When asked whether the ministry of external affairs has officially informed the Mumbai police so that the Jadhav family can be intimated about his arrest in Pakistan, Deven Bharti, joint commissioner of police (law and order), replied in negative.

According to Indian Express, in November 2003, Jadhav obtained a passport (E6934766) from Pune, identifying him by the pseudonym Hussein Mubarak Patel.

Born in 1968 (according to the passport), Jadhav joined the National Defence Academy in 1987, and was commissioned as a Naval engineer in 1990. According to colleagues, he rose to the rank of Commander after 14 years of service — one more than is the norm.

But within months of his passport being issued in Pune, Jadhav ended up in the Chabahar free trade zone, then a hub of Indian hopes to set up a transit route into Afghanistan and Iran. He told his family he was setting up a business to service trawlers and ferries operating out of the port, said friends.

To two friends in the Navy, who declined to be identified, Jadhav gave varying accounts of why he had left the service. To one, he dropped broad hints of being involved in government-linked activity. “He never showed up at the usual reunion kind of things. He’d pretty much disappeared,” said one friend.

The address given to obtain his passport — the Martand Co-operative Housing Society in the Sai Vishwa area of Pune suburb Bavdhan — is incomplete. The records do not even state which apartment Jadhav may have occupied in the three-building complex.

Vijay Deshmukh, secretary of the building society, said records show no apartment was owned by anyone with the surnames Jadhav or Patel. None of the residents recognised Jadhav from a photograph shown to them.

However, Deshmukh said, “In the past, the norms of registration of tenants with police were not as stringent as they are these days.”

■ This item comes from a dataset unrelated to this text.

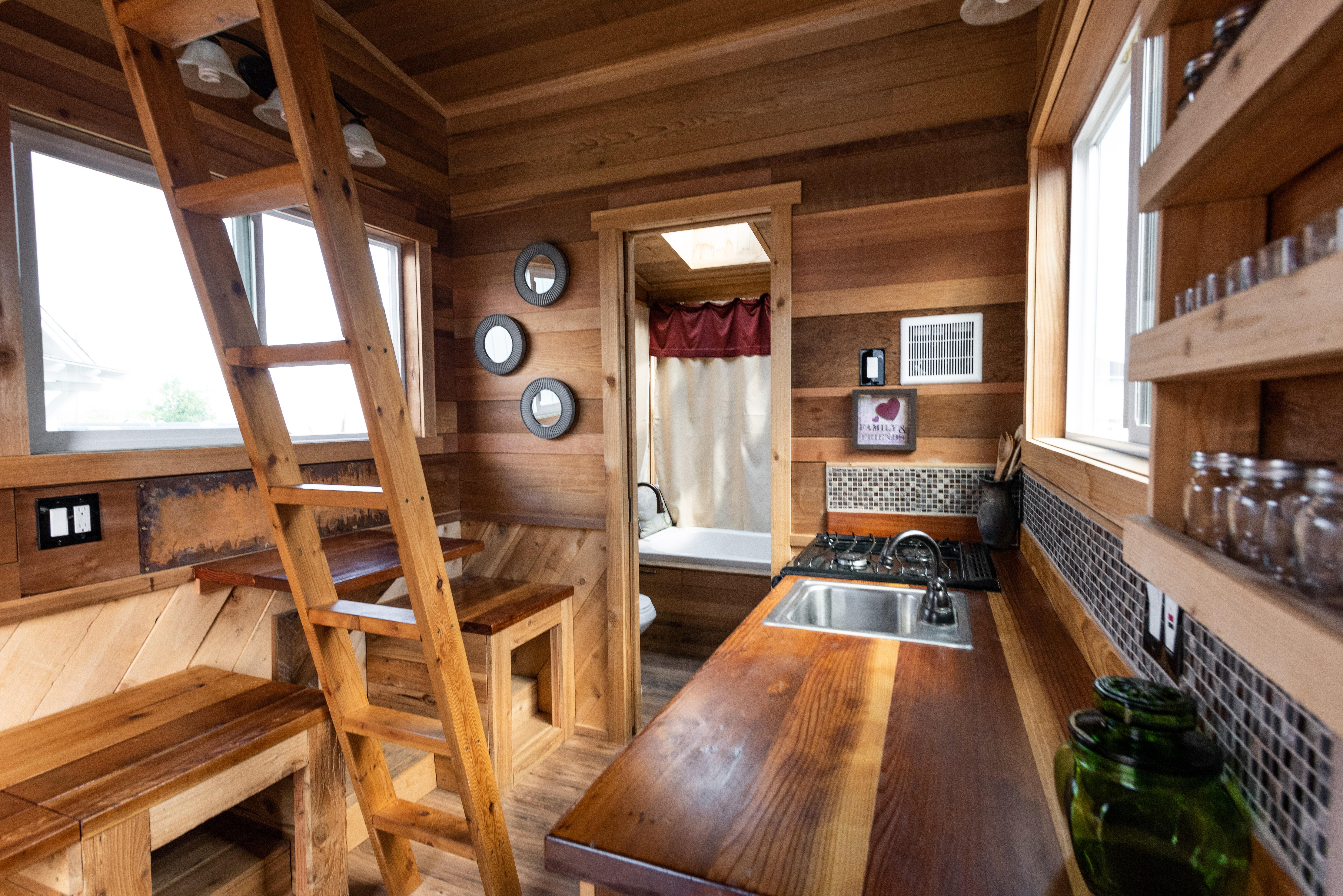 Nw Mountaineer Tiny Smart House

Electronic tags on the Pune passport office’s computer system show an earlier passport was held by Husein Mubarak Patel but there were no details of the address this document was issued for since it was done before computerised records were introduced. “It’s a common method to pick up a fake identity. The fact that there is an earlier passport with valid visas makes getting new ones that much easier,” said a Delhi Police officer.

“But I can’t think why an intelligence officer should have gone through this subterfuge to obtain a pseudonymous passport. Let’s put it this way: there are systems in place to handle this kind of thing,” said a former RAW officer.